Short task
Pick out each line in the listing below that contains the string "bbox", and copy those lines.

Given data
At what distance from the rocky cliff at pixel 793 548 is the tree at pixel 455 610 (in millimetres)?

...

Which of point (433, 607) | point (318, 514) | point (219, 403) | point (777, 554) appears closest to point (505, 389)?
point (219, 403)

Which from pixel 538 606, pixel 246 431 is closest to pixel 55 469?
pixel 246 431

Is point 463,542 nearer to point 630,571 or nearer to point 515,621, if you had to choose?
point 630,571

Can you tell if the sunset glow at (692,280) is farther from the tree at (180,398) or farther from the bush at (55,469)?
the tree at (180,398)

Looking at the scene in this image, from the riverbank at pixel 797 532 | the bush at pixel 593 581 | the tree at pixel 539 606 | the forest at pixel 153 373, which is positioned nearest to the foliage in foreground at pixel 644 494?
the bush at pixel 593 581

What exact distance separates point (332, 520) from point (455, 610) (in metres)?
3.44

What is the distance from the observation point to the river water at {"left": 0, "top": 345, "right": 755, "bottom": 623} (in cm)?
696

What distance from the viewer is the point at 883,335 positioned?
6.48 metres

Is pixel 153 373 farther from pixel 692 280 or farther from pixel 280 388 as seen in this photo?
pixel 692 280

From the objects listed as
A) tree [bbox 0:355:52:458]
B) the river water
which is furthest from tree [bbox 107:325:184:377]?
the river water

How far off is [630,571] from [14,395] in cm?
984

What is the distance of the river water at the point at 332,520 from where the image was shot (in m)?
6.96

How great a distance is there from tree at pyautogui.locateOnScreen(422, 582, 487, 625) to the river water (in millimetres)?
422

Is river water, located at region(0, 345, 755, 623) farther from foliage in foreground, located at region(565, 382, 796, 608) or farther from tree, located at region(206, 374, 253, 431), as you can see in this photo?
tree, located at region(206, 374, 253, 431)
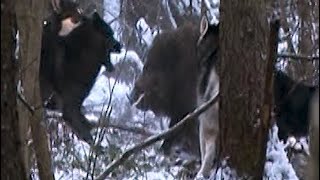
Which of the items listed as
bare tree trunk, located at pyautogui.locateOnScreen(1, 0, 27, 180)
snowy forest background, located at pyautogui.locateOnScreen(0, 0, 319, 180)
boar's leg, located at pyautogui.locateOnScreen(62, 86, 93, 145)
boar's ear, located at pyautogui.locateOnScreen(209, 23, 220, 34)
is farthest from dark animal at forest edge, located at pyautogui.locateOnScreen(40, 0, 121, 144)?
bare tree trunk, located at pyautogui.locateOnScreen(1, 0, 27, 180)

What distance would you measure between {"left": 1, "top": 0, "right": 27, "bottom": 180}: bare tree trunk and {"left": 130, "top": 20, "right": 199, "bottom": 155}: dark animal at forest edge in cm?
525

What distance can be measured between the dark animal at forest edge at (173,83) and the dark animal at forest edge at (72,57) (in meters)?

In response
A) tree [bbox 0:355:52:458]
which is furthest from tree [bbox 107:325:184:377]?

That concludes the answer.